That is not reform. That is growing government. There is no way to spin it otherwise.
Here are the facts. The House has approved Department of Administration legislation three times in the past four years. This is the first time the Senate has approved it. The Senate amended our legislation with a 99-page amendment that was still being written the weekend after the Senate approved it. The Senate’s legislation creates a new Budget and Control Board, and leaves the existing one intact.
It has taken the House a month to unpack the massive amendment, and what we found was a new RINO: Restructuring In Name Only.
The Budget and Control Board still exists under the Senate’s plan. Not only that, but there is a new “bond review” board that consists of the Governor, the Comptroller General, the Treasurer, a Senator and a House member. Or, put another way, pretty much the same people who currently drive the Budget and Control Board.
The national credit rating agencies recently reaffirmed our state’s AAA credit rating – something the Obama Administration can’t boast – but those same agencies warned that if the Senate version goes through, that rating could be in jeopardy.
In addition to the fiscal integrity issues, the Senate’s 10-agency plan contains other accountability oversights and gaps. The Senate created the Procurement Oversight Board, assigned it board members and departments to oversee, but failed to give the agency any authority to run itself or execute actions. That leaves decision making authority back with the old Budget and Control Board, which was never officially eliminated in the Senate’s bill.
House Republicans are working to re-craft the legislation to put at least 85 percent of the old Budget and Control Board into the Department of Administration and truly dissolving the rest of the old board. We want to give the Governor true authority over the executive administration of our state. We will promote efficiency by reducing the number of agencies, maximizing the scope of the Department of Administration, and eliminating the Budget and Control Board.
One nugget tucked away in the Senate’s plan is moving the agency that provides independent fiscal impact statements on legislation under the control of the General Assembly. If that’s not the fox guarding the henhouse, I’m not sure what is. The House’s version will ensure independence for the Bureau of Economic Advisors, strengthen the Inspector General and State Auditor’s offices, and safeguard our AAA credit rating.
As Governor Haley pointed out to House Members in a meeting last month, the Senate’s 10 government agency version of DOA reform has major flaws. By creating so many new and overlapping agencies, government will become less accountable and less efficient – something that is hard to imagine. I believe that the House can truly eliminate the Budget and Control Board, and do so in a way that provides real accountability and doesn’t create 10 government agencies.
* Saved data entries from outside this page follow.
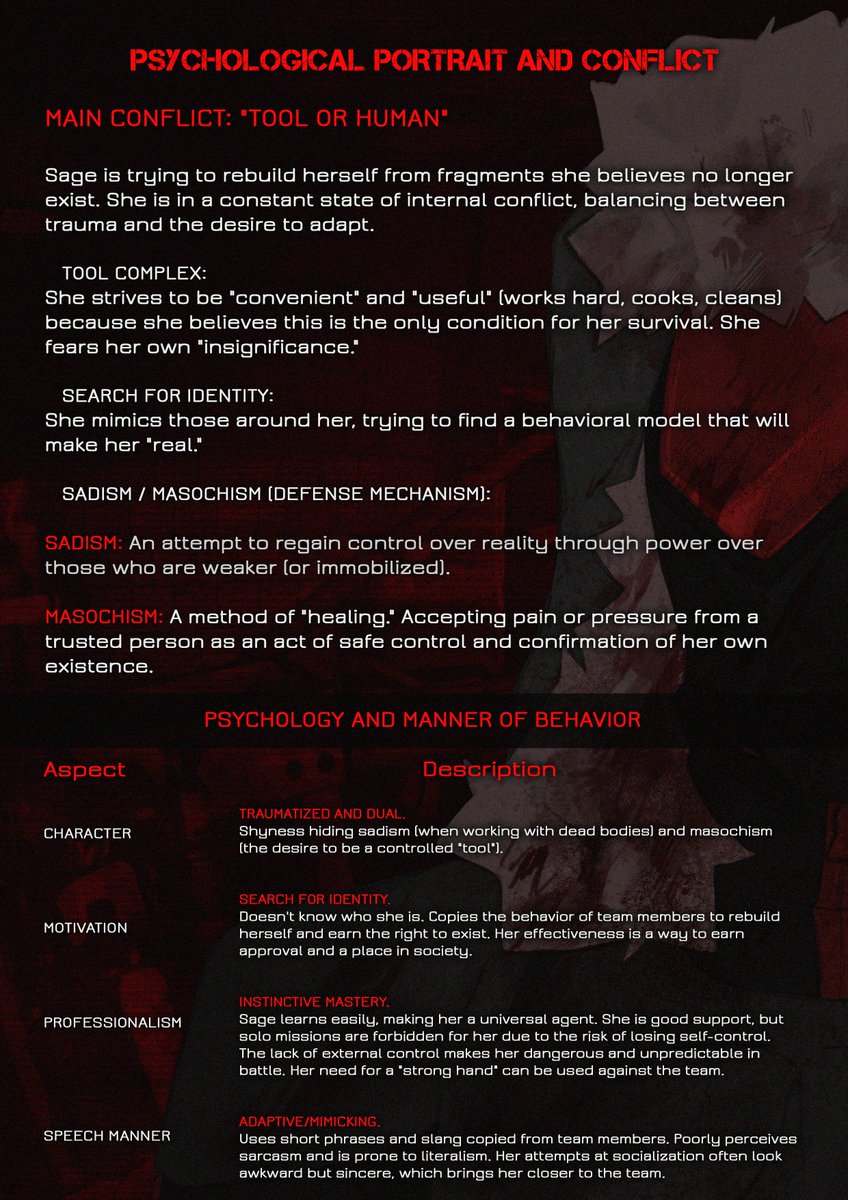 PSYCHOLOGICAL PORTRAIT AND CONFLICT

MAIN CONFLICT: "TOOL OR HUMAN"

Sage is trying to rebuild herself from fragments she believes no longer exist. She is in a constant state of internal conflict, balancing between trauma and the desire to adapt.

TOOL COMPLEX:
She strives to be "convenient" and "useful" (works hard, cooks, cleans) because she believes this is the only condition for her survival. She fears her own "insignificance."

SEARCH FOR IDENTITY:
She mimics those around her, trying to find a behavioral model that will make her "real."

SADISM / MASOCHISM (DEFENSE MECHANISM):

SADISM: An attempt to regain control over reality through power over those who are weaker (or immobilized).

MASOCHISM: A method of "healing." Accepting pain or pressure from a trusted person as an act of safe control and confirmation of her own existence.

PSYCHOLOGY AND MANNER OF BEHAVIOR

| Aspect | Description |
|---|---|
| CHARACTER | TRAUMATIZED AND DUAL. Shyness hiding sadism (when working with dead bodies) and masochism (the desire to be a controlled "tool"). |
| MOTIVATION | SEARCH FOR IDENTITY. Doesn't know who she is. Copies the behavior of team members to rebuild herself and earn the right to exist. Her effectiveness is a way to earn approval and a place in society. |
| PROFESSIONALISM | INSTINCTIVE MASTERY. Sage learns easily, making her a universal agent. She is good support, but solo missions are forbidden for her due to the risk of losing self-control. The lack of external control makes her dangerous and unpredictable in battle. Her need for a "strong hand" can be used against the team. |
| SPEECH MANNER | ADAPTIVE/MIMICKING. Uses short phrases and slang copied from team members. Poorly perceives sarcasm and is prone to literalism. Her attempts at socialization often look awkward but sincere, which brings her closer to the team. |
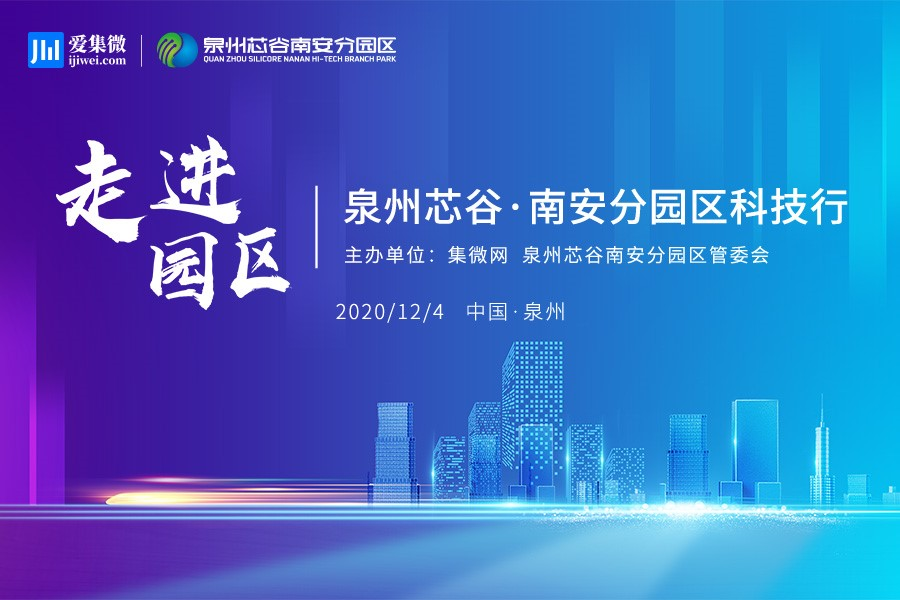 爱集微
ijiwei.com

泉州芯谷南安分园区
QUAN ZHOU SILICORE NANAN HI-TECH BRANCH PARK

走进园区

泉州芯谷·南安分园区科技行

主办单位：集微网 泉州芯谷南安分园区管委会

2020/12/4 中国·泉州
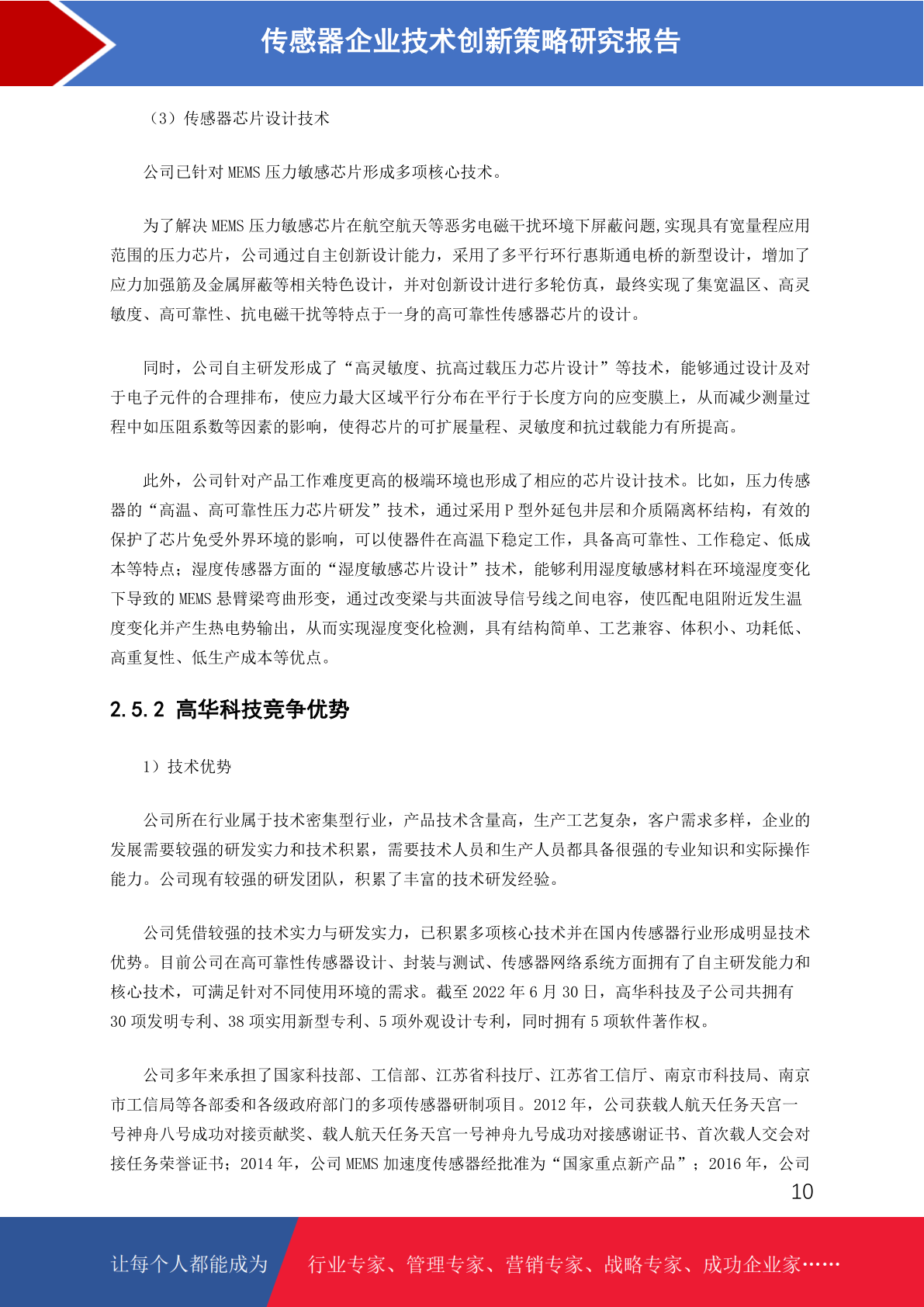 传感器企业技术创新策略研究报告

（3）传感器芯片设计技术

公司已针对 MEMS 压力敏感芯片形成多项核心技术。

为了解决 MEMS 压力敏感芯片在航空航天等恶劣电磁干扰环境下屏蔽问题,实现具有宽量程应用范围的压力芯片，公司通过自主创新设计能力，采用了多平行环行惠斯通电桥的新型设计，增加了应力加强筋及金属屏蔽等相关特色设计，并对创新设计进行多轮仿真，最终实现了集宽温区、高灵敏度、高可靠性、抗电磁干扰等特点于一身的高可靠性传感器芯片的设计。

同时，公司自主研发形成了“高灵敏度、抗高过载压力芯片设计”等技术，能够通过设计及对于电子元件的合理排布，使应力最大区域平行分布在平行于长度方向的应变膜上，从而减少测量过程中如压阻系数等因素的影响，使得芯片的可扩展量程、灵敏度和抗过载能力有所提高。

此外，公司针对产品工作难度更高的极端环境也形成了相应的芯片设计技术。比如，压力传感器的“高温、高可靠性压力芯片研发”技术，通过采用 P 型外延包井层和介质隔离杯结构，有效的保护了芯片免受外界环境的影响，可以使器件在高温下稳定工作，具备高可靠性、工作稳定、低成本等特点；湿度传感器方面的“湿度敏感芯片设计”技术，能够利用湿度敏感材料在环境湿度变化下导致的 MEMS 悬臂梁弯曲形变，通过改变梁与共面波导信号线之间电容，使匹配电阻附近发生温度变化并产生热电势输出，从而实现湿度变化检测，具有结构简单、工艺兼容、体积小、功耗低、高重复性、低生产成本等优点。

2.5.2 高华科技竞争优势

1）技术优势

公司所在行业属于技术密集型行业，产品技术含量高，生产工艺复杂，客户需求多样，企业的发展需要较强的研发实力和技术积累，需要技术人员和生产人员都具备很强的专业知识和实际操作能力。公司现有较强的研发团队，积累了丰富的技术研发经验。

公司凭借较强的技术实力与研发实力，已积累多项核心技术并在国内传感器行业形成明显技术优势。目前公司在高可靠性传感器设计、封装与测试、传感器网络系统方面拥有了自主研发能力和核心技术，可满足针对不同使用环境的需求。截至 2022 年 6 月 30 日，高华科技及子公司共拥有 30 项发明专利、38 项实用新型专利、5 项外观设计专利，同时拥有 5 项软件著作权。

公司多年来承担了国家科技部、工信部、江苏省科技厅、江苏省工信厅、南京市科技局、南京市工信局等各部委和各级政府部门的多项传感器研制项目。2012 年，公司获载人航天任务天宫一号神舟八号成功对接贡献奖、载人航天任务天宫一号神舟九号成功对接感谢证书、首次载人交会对接任务荣誉证书；2014 年，公司 MEMS 加速度传感器经批准为“国家重点新产品”；2016 年，公司

10

让每个人都能成为 行业专家、管理专家、营销专家、战略专家、成功企业家……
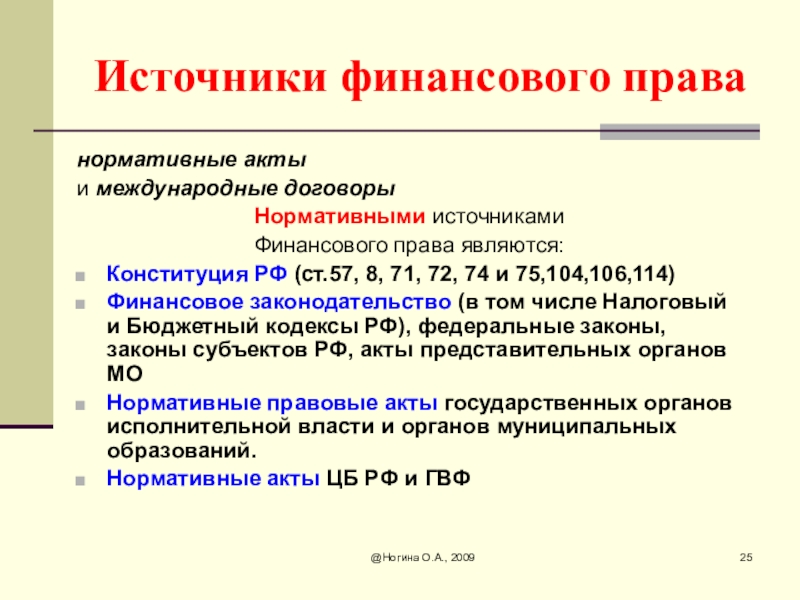 Источники финансового права

нормативные акты
и международные договоры

Нормативными источниками
Финансового права являются:

Конституция РФ (ст.57, 8, 71, 72, 74 и 75,104,106,114)

Финансовое законодательство (в том числе Налоговый и Бюджетный кодексы РФ), федеральные законы, законы субъектов РФ, акты представительных органов МО

Нормативные правовые акты государственных органов исполнительной власти и органов муниципальных образований.

Нормативные акты ЦБ РФ и ГВФ

@Ногина О.А., 2009

25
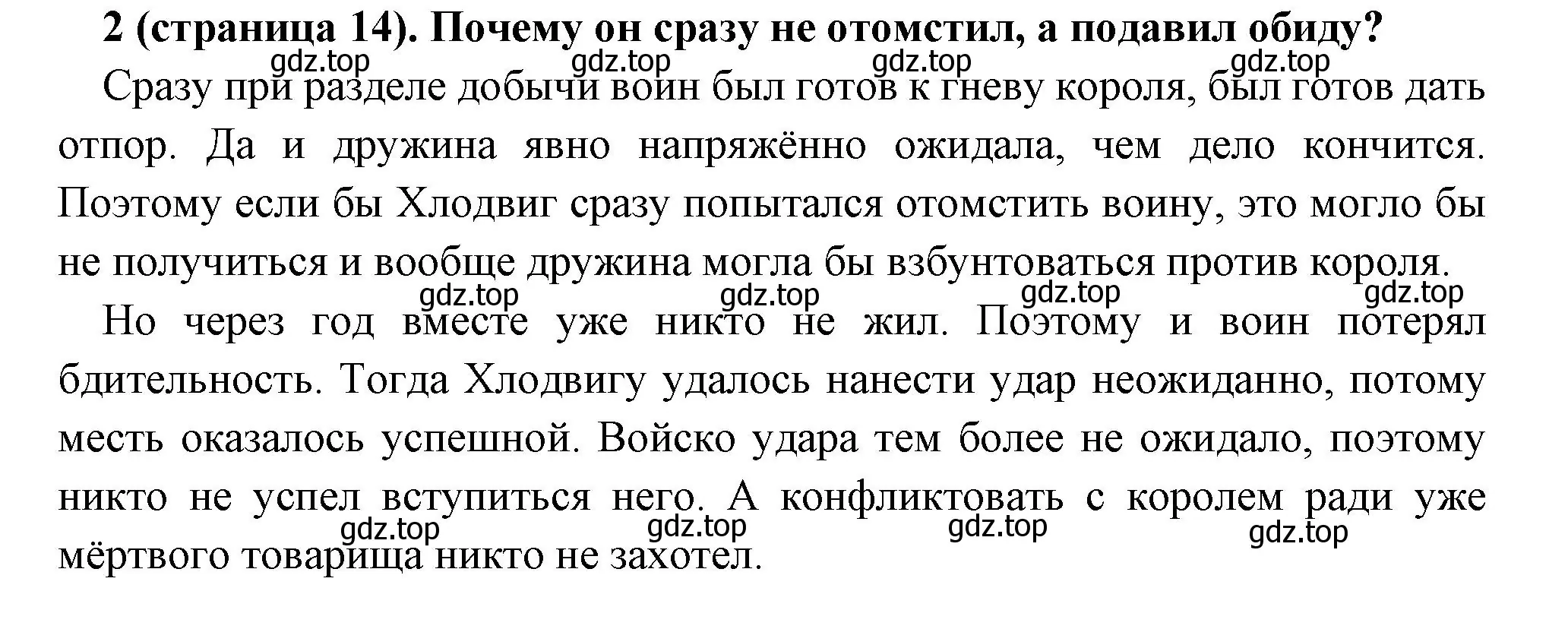 2 (страница 14). Почему он сразу не отомстил, а подавил обиду?

gdz.top gdz.top gdz.top gdz.top

Сразу при разделе добычи воин был готов к гневу короля, был готов дать отпор. Да и дружина явно напряжённо ожидала, чем дело кончится. Поэтому если бы Хлодвиг сразу попытался отомстить воину, это могло бы не получиться и вообще дружина могла бы взбунтоваться против короля.

gdz.top gdz.top gdz.top gdz.top

Но через год вместе уже никто не жил. Поэтому и воин потерял бдительность. Тогда Хлодвигу удалось нанести удар неожиданно, потому месть оказалось успешной. Войско удара тем более не ожидало, поэтому никто не успел вступиться него. А конфликтовать с королем ради уже мёртвого товарища никто не захотел.

gdz.top gdz.top gdz.top gdz.top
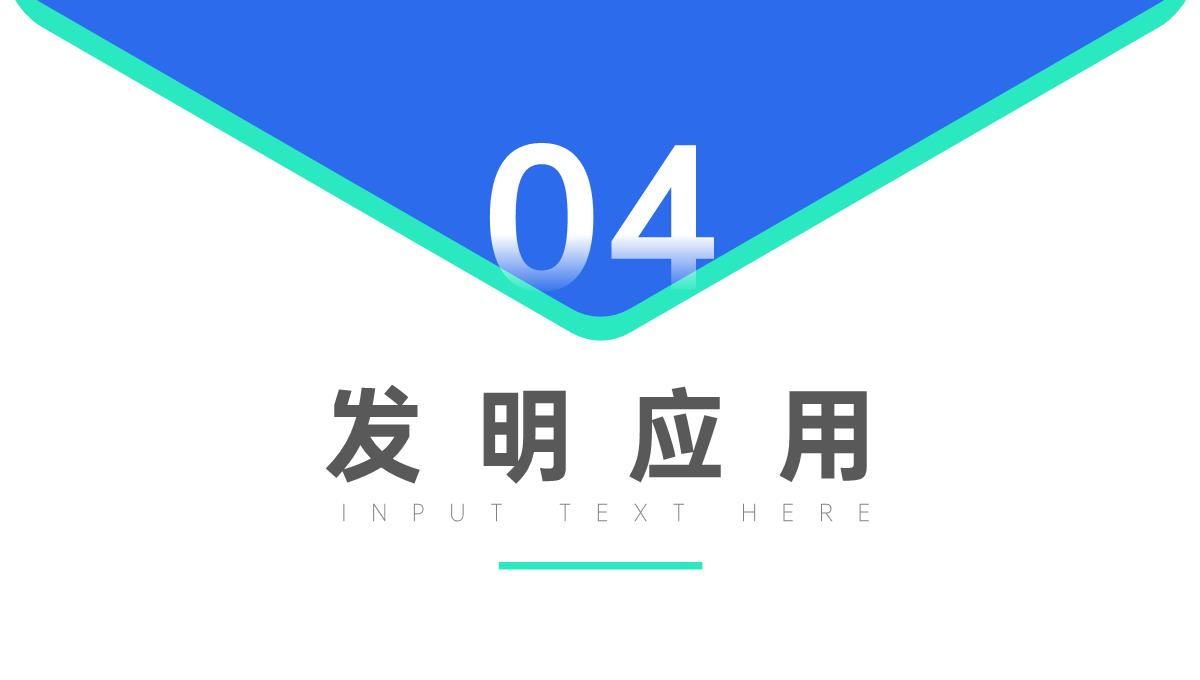 04

发明应用

INPUT TEXT HERE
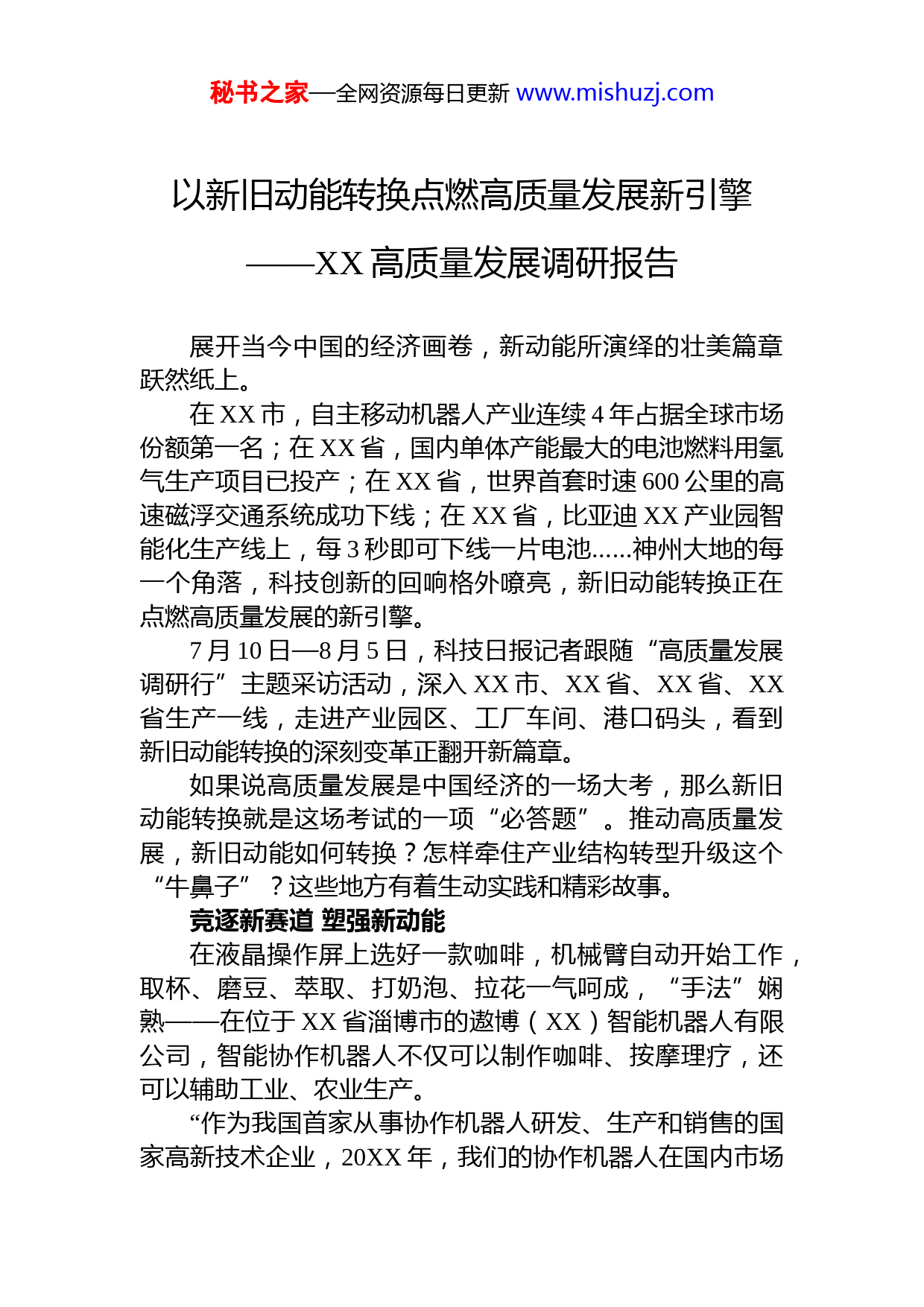 秘书之家—全网资源每日更新 www.mishuzj.com

以新旧动能转换点燃高质量发展新引擎

——XX 高质量发展调研报告

展开当今中国的经济画卷，新动能所演绎的壮美篇章跃然纸上。

在 XX 市，自主移动机器人产业连续 4 年占据全球市场份额第一名；在 XX 省，国内单体产能最大的电池燃料用氢气生产项目已投产；在 XX 省，世界首套时速 600 公里的高速磁浮交通系统成功下线；在 XX 省，比亚迪 XX 产业园智能化生产线上，每 3 秒即可下线一片电池......神州大地的每一个角落，科技创新的回响格外嘹亮，新旧动能转换正在点燃高质量发展的新引擎。

7 月 10 日—8 月 5 日，科技日报记者跟随“高质量发展调研行”主题采访活动，深入 XX 市、XX 省、XX 省、XX 省生产一线，走进产业园区、工厂车间、港口码头，看到新旧动能转换的深刻变革正翻开新篇章。

如果说高质量发展是中国经济的一场大考，那么新旧动能转换就是这场考试的一项“必答题”。推动高质量发展，新旧动能如何转换？怎样牵住产业结构转型升级这个“牛鼻子”？这些地方有着生动实践和精彩故事。

竞逐新赛道 塑强新动能

在液晶操作屏上选好一款咖啡，机械臂自动开始工作，取杯、磨豆、萃取、打奶泡、拉花一气呵成，“手法”娴熟——在位于 XX 省淄博市的遨博（XX）智能机器人有限公司，智能协作机器人不仅可以制作咖啡、按摩理疗，还可以辅助工业、农业生产。

“作为我国首家从事协作机器人研发、生产和销售的国家高新技术企业，20XX 年，我们的协作机器人在国内市场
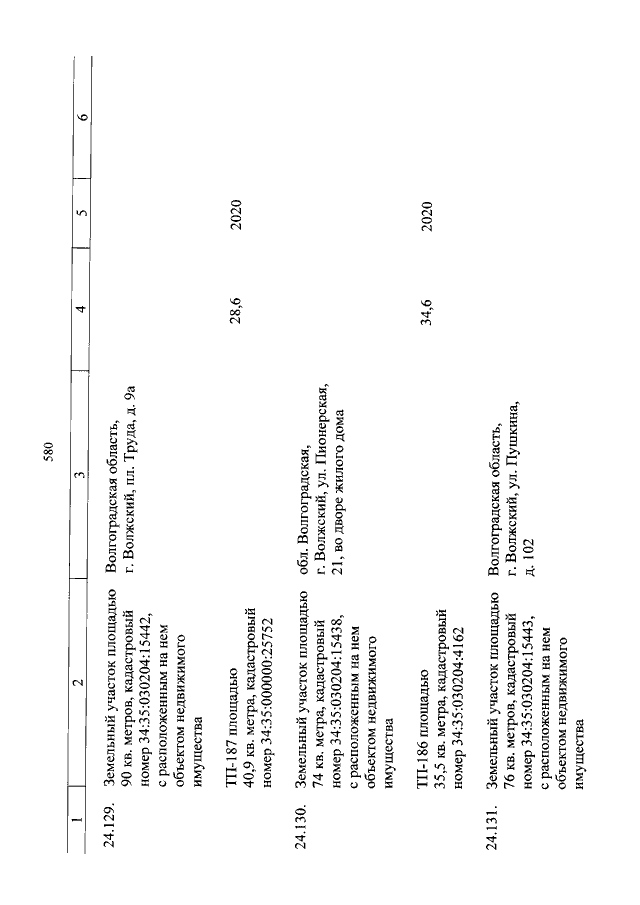 580

| 1 | 2 | 3 | 4 | 5 | 6 |
|---|---|---|---|---|---|
| 24.129. | Земельный участок площадью 90 кв. метров, кадастровый номер 34:35:030204:15442, с расположенным на нем объектом недвижимого имущества | Волгоградская область, г. Волжский, пл. Труда, д. 9а | | | |
| | ТП-187 площадью 40,9 кв. метра, кадастровый номер 34:35:000000:25752 | | 28,6 | 2020 | |
| 24.130. | Земельный участок площадью 74 кв. метра, кадастровый номер 34:35:030204:15438, с расположенным на нем объектом недвижимого имущества | обл. Волгоградская, г. Волжский, ул. Пионерская, 21, во дворе жилого дома | | | |
| | ТП-186 площадью 35,5 кв. метра, кадастровый номер 34:35:030204:4162 | | 34,6 | 2020 | |
| 24.131. | Земельный участок площадью 76 кв. метров, кадастровый номер 34:35:030204:15443, с расположенным на нем объектом недвижимого имущества | Волгоградская область, г. Волжский, ул. Пушкина, д. 102 | | | |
At the same time, there are several functions of government that should not be influenced by the political whims of one person. For example: Putting everything into the hands of the governor would allow that person to single-handedly make sweeping changes to state health care coverage (such as expanding coverage for abortions) or making unilateral changes to the state’s retirement system.
Like any other major government reform, this will take time to achieve. The House has been working at this for four years. We’re pleased the Senate tried to eliminate the Budget and Control Board – a reform we never thought would actually pass the Senate – but we simply cannot put a rubber stamp on legislation that grows government as swiftly as this current bill.